At Crop Science, Bayer expects sales to be at the prior-year level (2015: EUR 10,367 million). This corresponds to a low-single-digit percentage increase on a currency- and portfolio-adjusted basis. For this division, Bayer plans to increase EBITDA before special items by a low-single-digit percentage (2015: EUR 2,416 million).
At Animal Health, Bayer expects sales slightly above the prior-year level (2015: EUR 1,490 million). This corresponds to a low- to mid-single-digit percentage increase on a currency- and portfolio-adjusted basis. For this business, Bayer also plans an increase in EBITDA before special items by a low- to mid-single-digit percentage (2015 pro forma: EUR 348 million).
For 2016, Covestro is budgeting sales at the prior-year level and a decline in EBITDA after adjustment for special items.
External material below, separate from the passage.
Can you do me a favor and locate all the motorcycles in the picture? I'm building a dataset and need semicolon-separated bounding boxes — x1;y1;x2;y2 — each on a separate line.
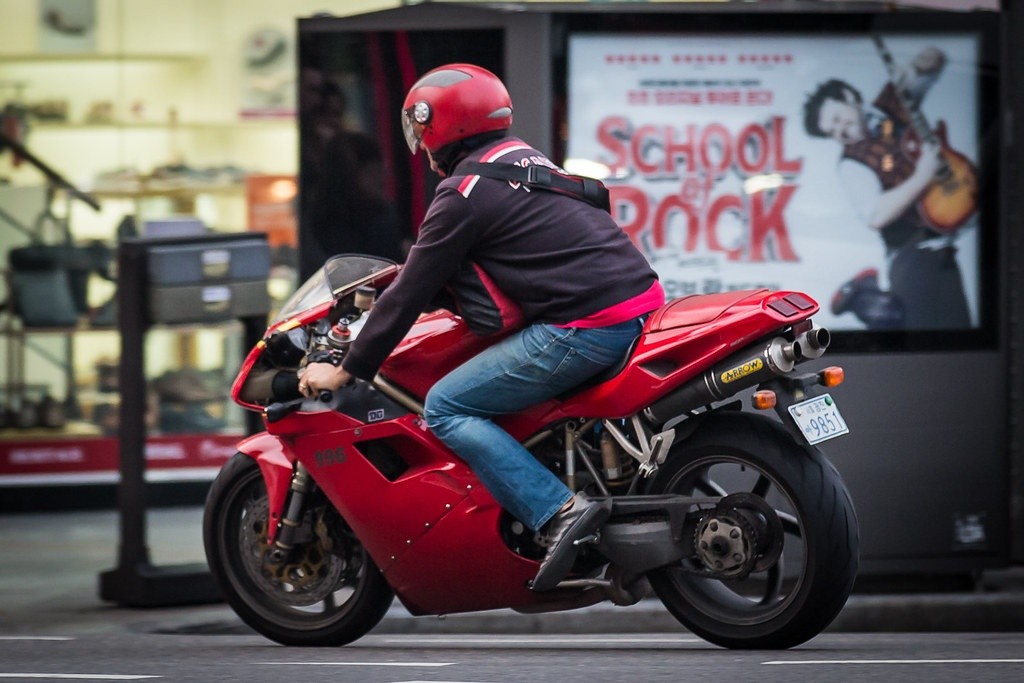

Bayer expects to take special charges in the region of EUR 0.5 billion in 2016, with the integration of the acquired consumer health businesses and charges in connection with the reorganization of the Bayer Group accounting for most of this amount. Bayer intends to increase research and development spending in 2016 to approximately EUR 4.5 billion. The company has budgeted capital expenditures of about EUR 2.5 billion for property, plant and equipment and EUR 0.4 billion for intangible assets. Depreciation and amortization are estimated at about EUR 3.1 billion, including EUR 1.6 billion in amortization of intangible assets. Bayer expects net financial debt to be below EUR 16 billion at the end of 2016.
Dekkers: Europe must become more innovative
Dekkers emphasized at the Financial News Conference that innovation is the foundation of Bayer’s commercial success. The company employs nearly 15,000 people worldwide in research and development and increased its R&D spending last year by 21.0 percent to EUR 4,281 million. “However, we need an environment that supports our innovation efforts if we are to fully exhaust our potential. I am firmly convinced that Europe must become more innovative,” said Dekkers.
In the first place, the Bayer CEO sees a need for action in the sociocultural environment. “While everyone is in favor of innovation in theory, concerns quickly gain the upper hand when it comes to specific technologies.” Dekkers accepted that it’s right to openly discuss new technologies. However, this debate should be based on scientific facts. Dekkers therefore called on science, politics and industry to strengthen their engagement in public debate.
Secondly, it is important to support technological advances with appropriate regulations, rather than to hinder them. “I’m therefore very much in favor of introducing a European innovation principle － a kind of innovation inspection to examine the effects that regulations would have on industry’s innovation strength,” Dekkers said. This could meaningfully supplement the European precautionary principle, he explained. Taken together, the two principles could ensure a more balanced assessment of the benefits and risks of new technologies, remarked the Bayer CEO, adding that this would make it possible to improve regulations －and increase innovation.
“We must also improve the external financing conditions for innovation in order to become more innovative,” Dekkers continued. The Management Board Chairman explained that Germany needs a venture capital law that gives young companies easier access to start-up capital.
This news release may contain forward-looking statements based on current assumptions and forecasts made by Bayer management. Various known and unknown risks, uncertainties and other factors could lead to material differences between the actual future results, financial situation, development or performance of the company and the estimates given here. These factors include those discussed in Bayer’s public reports which are available on the Bayer website at www.bayer.com. The company assumes no liability whatsoever to update these forward-looking statements or to conform them to future events or developments.